- **Task instructions**
• A. Please reproduce the graph algorithms notes from "Breadth-first search(BFS)" to "has been discovered.", changing "frontier" to "boundary".
• B. Name every color the graph algorithms notes use to track the state of vertices during breadth-first search.

- **Text provided**
☆ ☆ ☆ ☆
2023-08-13

graph algorithms

Preface

I’m having a four-day break work, so I decided to finish the graphic algorithms convered in Introduction to Algorithm. They are the last part of this book. Throuthout my study, I plan to document this learning journey step by step, highlighting crucial concepts, and noting down all chanllenging and uncertain aspects for future review.

Basics

Representations of graphs

There are two types of graphs: directed and undirected, and for both of them, we can use a collection of adjacency lists or an adjacency matrix.

Let’s say V stands for vertices and E stands for edges so a graph G=(V,E). The number of V is |V| and so on E. If |E| is much less than |V|^2, a collection of adjacency lists is a better choice and otherwise, if |E| is close to |V|^2 an adjacency matrix is better.

Breadth-first search(BFS)

Given a vertex S in a graph G=(V,E), breadth-first search expolores all the rest of the vertices that are reachable to S systematically. This algorithm works on both directed and undirected graphs. Starting from source S, the algorithm first discovers all its neighbors and continues to use each neighbor as a new source to repeat this process until all vertices are found.

We use colors to keep track of the BFS: white means the vertex is never found, gray means it’s in process which is also called frontier, and black means it has been discovered.

Breath=first search constructs a breadth-first tree, whenever the search discovers a white vertex V in the course of scanning the adjacency list of a gray vertex U, the vertex V and the edge (U,V) are added to the tree. We say that U is the predecessor or parent of V in the breadth-first tree, and each reachable vertex from S has exactly one parent except the source S. If U is on the simple path in the tree from the root to vertex V, them U is an ancestor of V and V is a descendant of U.
☆ ☆ ☆ ☆
- **Available data**
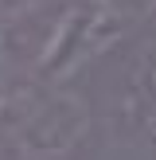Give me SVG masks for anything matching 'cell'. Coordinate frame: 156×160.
<instances>
[{"label":"cell","instance_id":"6da1fadb","mask_svg":"<svg viewBox=\"0 0 156 160\" xmlns=\"http://www.w3.org/2000/svg\"><path fill=\"white\" fill-rule=\"evenodd\" d=\"M82 129H86V106L74 94H55L31 109L27 121H20L16 141L27 156H59L82 137Z\"/></svg>","mask_w":156,"mask_h":160},{"label":"cell","instance_id":"3957f363","mask_svg":"<svg viewBox=\"0 0 156 160\" xmlns=\"http://www.w3.org/2000/svg\"><path fill=\"white\" fill-rule=\"evenodd\" d=\"M105 8L117 16V20H137L148 8H156V0H105Z\"/></svg>","mask_w":156,"mask_h":160},{"label":"cell","instance_id":"277c9868","mask_svg":"<svg viewBox=\"0 0 156 160\" xmlns=\"http://www.w3.org/2000/svg\"><path fill=\"white\" fill-rule=\"evenodd\" d=\"M0 102H4V90H0Z\"/></svg>","mask_w":156,"mask_h":160},{"label":"cell","instance_id":"7a4b0ae2","mask_svg":"<svg viewBox=\"0 0 156 160\" xmlns=\"http://www.w3.org/2000/svg\"><path fill=\"white\" fill-rule=\"evenodd\" d=\"M140 90L144 94H133V106H137V113H140L144 125H156V55L140 70Z\"/></svg>","mask_w":156,"mask_h":160}]
</instances>
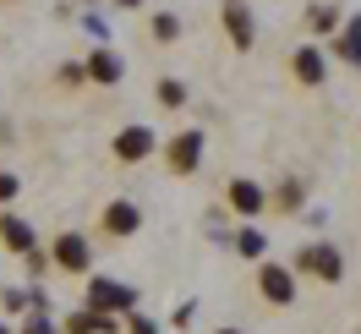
☆ ☆ ☆ ☆
- **Task solutions**
• A.
Breadth-first search(BFS)

Given a vertex S in a graph G=(V,E), breadth-first search expolores all the rest of the vertices that are reachable to S systematically. This algorithm works on both directed and undirected graphs. Starting from source S, the algorithm first discovers all its neighbors and continues to use each neighbor as a new source to repeat this process until all vertices are found.

We use colors to keep track of the BFS: white means the vertex is never found, gray means it’s in process which is also called boundary, and black means it has been discovered.

• B. White, gray, and black.